O Banco Mundial elimina sua meta climática: créditos mais flexíveis e pressão política dos Estados Unidos

O Banco Mundial anunciou que deixará de priorizar a meta de destinar 45% de seus créditos anuais a projetos com benefícios climáticos. Esta política, estabelecida em 2023 sob a administração de Joe Biden, havia permitido financiar iniciativas de adaptação e mitigação das mudanças climáticas, mesmo quando não eram seu objetivo principal.

Em 2025, o Banco Mundial superou a meta ao alcançar 48% de créditos com retornos climáticos. No entanto, a pressão política dos Estados Unidos sob o governo de Donald Trump, cético em relação às mudanças climáticas, levou à eliminação do compromisso percentual.

Contexto político

  • Em outubro de 2025, França e outros 18 países acionistas pediram para manter a meta climática.
  • Os Estados Unidos se recusaram a assinar a carta, consolidando sua postura contrária à agenda verde.
  • A decisão ocorre em meio a uma onda de calor global, com 150 milhões de pessoas vivendo sob calor extremo e mais de 1.300 mortes na Europa desde junho, segundo a OMS.

Implicações da mudança

  • Fim da meta percentual: não haverá mais obrigação de destinar quase metade dos créditos ao clima.
  • Foco no desenvolvimento básico: prioridade para infraestrutura, crescimento econômico e redução da pobreza.
  • Retorno aos combustíveis fósseis: possibilidade de financiar projetos de gás, petróleo e carvão se os países solicitarem.
  • Flexibilidade: os créditos climáticos continuarão existindo, mas dependerão das demandas específicas de cada nação.
Banco Mundial
O Banco Mundial abandonou sua meta de destinar 45% de seus créditos a projetos climáticos.
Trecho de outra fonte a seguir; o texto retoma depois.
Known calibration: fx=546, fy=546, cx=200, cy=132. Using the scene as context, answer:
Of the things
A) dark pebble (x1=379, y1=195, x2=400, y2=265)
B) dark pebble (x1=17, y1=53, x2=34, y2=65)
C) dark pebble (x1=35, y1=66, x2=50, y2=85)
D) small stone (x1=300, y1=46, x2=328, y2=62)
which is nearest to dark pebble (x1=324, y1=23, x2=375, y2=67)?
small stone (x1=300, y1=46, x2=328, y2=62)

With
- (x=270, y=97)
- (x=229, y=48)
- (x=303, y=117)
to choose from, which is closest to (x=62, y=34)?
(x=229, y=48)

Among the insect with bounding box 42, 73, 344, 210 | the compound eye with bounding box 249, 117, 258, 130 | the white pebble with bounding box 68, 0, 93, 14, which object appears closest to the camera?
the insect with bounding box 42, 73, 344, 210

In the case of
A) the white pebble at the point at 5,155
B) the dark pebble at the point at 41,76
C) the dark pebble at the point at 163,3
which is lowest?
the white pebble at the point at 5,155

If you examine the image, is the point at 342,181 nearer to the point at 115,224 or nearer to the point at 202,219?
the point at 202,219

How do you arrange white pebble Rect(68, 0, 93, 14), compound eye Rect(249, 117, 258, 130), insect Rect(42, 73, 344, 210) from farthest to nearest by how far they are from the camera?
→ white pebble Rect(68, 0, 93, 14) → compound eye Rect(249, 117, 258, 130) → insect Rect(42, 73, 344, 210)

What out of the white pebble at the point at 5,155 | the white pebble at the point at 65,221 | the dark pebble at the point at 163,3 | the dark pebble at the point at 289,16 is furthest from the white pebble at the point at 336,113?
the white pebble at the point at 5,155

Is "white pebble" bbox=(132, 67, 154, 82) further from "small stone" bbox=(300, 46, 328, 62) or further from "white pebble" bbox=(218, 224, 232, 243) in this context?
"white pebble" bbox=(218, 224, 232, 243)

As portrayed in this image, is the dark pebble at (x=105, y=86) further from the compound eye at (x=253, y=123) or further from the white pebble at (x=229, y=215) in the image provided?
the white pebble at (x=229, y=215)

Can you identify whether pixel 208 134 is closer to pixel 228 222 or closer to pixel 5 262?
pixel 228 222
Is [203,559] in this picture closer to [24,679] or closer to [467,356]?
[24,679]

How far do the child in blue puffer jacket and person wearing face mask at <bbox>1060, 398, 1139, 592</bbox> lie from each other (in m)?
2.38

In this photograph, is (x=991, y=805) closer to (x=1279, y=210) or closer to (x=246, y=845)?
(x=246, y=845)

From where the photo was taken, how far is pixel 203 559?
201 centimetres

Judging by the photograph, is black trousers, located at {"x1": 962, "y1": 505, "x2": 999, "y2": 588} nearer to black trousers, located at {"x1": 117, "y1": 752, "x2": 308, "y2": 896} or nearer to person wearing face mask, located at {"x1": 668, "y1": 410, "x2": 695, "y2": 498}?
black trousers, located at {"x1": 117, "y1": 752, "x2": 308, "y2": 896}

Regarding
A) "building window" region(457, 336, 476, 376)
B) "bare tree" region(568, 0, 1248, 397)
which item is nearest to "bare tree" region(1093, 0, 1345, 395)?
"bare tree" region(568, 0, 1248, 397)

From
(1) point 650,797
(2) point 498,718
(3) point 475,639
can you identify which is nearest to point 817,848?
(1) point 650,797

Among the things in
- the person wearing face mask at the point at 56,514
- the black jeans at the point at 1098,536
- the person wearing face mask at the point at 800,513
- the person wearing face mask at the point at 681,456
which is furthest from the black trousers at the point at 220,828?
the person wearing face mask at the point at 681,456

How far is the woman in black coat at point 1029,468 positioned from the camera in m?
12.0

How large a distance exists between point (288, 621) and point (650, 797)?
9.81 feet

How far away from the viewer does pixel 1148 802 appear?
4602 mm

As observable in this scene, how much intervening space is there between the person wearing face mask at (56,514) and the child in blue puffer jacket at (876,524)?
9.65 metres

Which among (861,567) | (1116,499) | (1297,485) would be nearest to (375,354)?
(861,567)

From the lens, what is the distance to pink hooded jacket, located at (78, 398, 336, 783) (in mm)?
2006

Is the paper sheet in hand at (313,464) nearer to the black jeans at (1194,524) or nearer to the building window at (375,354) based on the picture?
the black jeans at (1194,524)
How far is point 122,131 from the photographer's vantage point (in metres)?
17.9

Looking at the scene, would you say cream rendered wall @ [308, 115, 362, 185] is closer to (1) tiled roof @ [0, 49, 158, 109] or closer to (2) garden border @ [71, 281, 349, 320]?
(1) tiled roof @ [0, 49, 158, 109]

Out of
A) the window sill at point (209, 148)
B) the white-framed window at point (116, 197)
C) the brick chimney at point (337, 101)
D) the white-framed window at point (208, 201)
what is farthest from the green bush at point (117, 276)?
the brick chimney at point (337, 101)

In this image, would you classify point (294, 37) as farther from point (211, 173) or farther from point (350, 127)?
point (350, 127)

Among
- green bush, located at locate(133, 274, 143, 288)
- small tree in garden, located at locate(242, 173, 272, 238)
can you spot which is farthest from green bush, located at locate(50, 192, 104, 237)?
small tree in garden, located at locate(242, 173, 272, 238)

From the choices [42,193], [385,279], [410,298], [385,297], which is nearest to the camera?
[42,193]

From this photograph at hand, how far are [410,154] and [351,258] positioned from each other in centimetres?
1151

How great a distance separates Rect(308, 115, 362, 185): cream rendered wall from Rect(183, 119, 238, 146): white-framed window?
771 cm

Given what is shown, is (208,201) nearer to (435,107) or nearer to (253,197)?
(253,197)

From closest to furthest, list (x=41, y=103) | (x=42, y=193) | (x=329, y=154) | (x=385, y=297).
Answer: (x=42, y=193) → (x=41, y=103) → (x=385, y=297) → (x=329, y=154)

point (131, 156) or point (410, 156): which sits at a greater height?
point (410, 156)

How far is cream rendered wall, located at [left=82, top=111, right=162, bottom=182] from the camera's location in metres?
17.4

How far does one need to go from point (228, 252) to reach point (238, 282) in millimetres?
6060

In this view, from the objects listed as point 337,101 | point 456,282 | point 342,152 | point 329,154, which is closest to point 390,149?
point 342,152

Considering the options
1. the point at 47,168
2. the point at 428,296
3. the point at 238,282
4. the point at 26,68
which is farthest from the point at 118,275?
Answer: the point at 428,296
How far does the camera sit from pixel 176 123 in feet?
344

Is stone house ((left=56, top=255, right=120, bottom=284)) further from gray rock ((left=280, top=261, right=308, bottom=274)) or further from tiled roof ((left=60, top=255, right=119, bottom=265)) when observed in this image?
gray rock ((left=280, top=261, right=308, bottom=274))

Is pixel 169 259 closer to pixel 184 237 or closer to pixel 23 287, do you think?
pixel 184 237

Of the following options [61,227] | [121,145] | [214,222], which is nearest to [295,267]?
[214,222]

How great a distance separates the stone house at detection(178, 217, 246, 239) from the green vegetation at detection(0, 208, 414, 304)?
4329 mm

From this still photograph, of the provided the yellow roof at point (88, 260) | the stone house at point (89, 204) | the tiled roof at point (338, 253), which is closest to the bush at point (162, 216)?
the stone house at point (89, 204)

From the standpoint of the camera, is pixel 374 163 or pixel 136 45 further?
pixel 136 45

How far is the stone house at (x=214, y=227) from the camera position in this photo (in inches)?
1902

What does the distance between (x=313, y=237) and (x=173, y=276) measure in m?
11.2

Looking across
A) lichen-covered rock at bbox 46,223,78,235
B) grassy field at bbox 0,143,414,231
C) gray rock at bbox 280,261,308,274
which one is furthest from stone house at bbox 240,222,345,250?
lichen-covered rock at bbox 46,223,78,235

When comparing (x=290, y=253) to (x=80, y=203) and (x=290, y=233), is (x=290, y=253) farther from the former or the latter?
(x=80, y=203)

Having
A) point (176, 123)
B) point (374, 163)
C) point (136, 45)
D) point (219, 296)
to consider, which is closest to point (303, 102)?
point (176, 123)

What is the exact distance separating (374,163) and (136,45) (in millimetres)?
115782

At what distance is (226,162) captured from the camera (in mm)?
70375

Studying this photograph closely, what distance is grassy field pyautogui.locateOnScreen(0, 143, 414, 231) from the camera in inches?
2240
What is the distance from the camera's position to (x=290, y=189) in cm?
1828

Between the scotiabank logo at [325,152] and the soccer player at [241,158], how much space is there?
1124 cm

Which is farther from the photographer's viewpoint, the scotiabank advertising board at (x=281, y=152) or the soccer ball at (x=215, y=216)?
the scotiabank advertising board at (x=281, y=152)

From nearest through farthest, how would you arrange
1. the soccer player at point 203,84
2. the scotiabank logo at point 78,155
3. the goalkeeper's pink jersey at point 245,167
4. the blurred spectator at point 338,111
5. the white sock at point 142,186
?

Importância dos créditos climáticos

Os créditos verdes são essenciais porque:

  • Reduzem a poluição: financiam energias limpas como a solar e a eólica, e protegem florestas que absorvem CO₂.
  • Protegem os vulneráveis: apoiam comunidades frente a secas e inundações, com sementes resistentes ao calor extremo ou infraestrutura hídrica.
  • Premiam boas práticas: um crédito de carbono equivale a uma tonelada de CO₂ evitada ou eliminada. Empresas que cuidam de florestas podem vender certificados a outras que poluem.
  • Impulsionam investimento privado: obrigam as empresas a pagar por seu impacto, fomentando tecnologias ecológicas.

Reações internacionais

A decisão do Banco Mundial gera preocupação entre países europeus e organismos ambientais, que alertam que abandonar metas fixas enfraquece a capacidade global de enfrentar as mudanças climáticas. A AEMA e outros atores apontam que a resiliência climática requer compromissos claros e sustentados, não políticas flexíveis sujeitas a pressões políticas.

O abandono da meta climática do Banco Mundial marca uma virada na política financeira internacional. Embora continue concedendo créditos verdes, a falta de um compromisso percentual abre a porta para um maior financiamento de combustíveis fósseis e reduz a previsibilidade dos fundos destinados à adaptação e mitigação.

Em um contexto de crise climática e ondas de calor cada vez mais frequentes, a decisão levanta questões sobre a capacidade global de cumprir com os objetivos de sustentabilidade.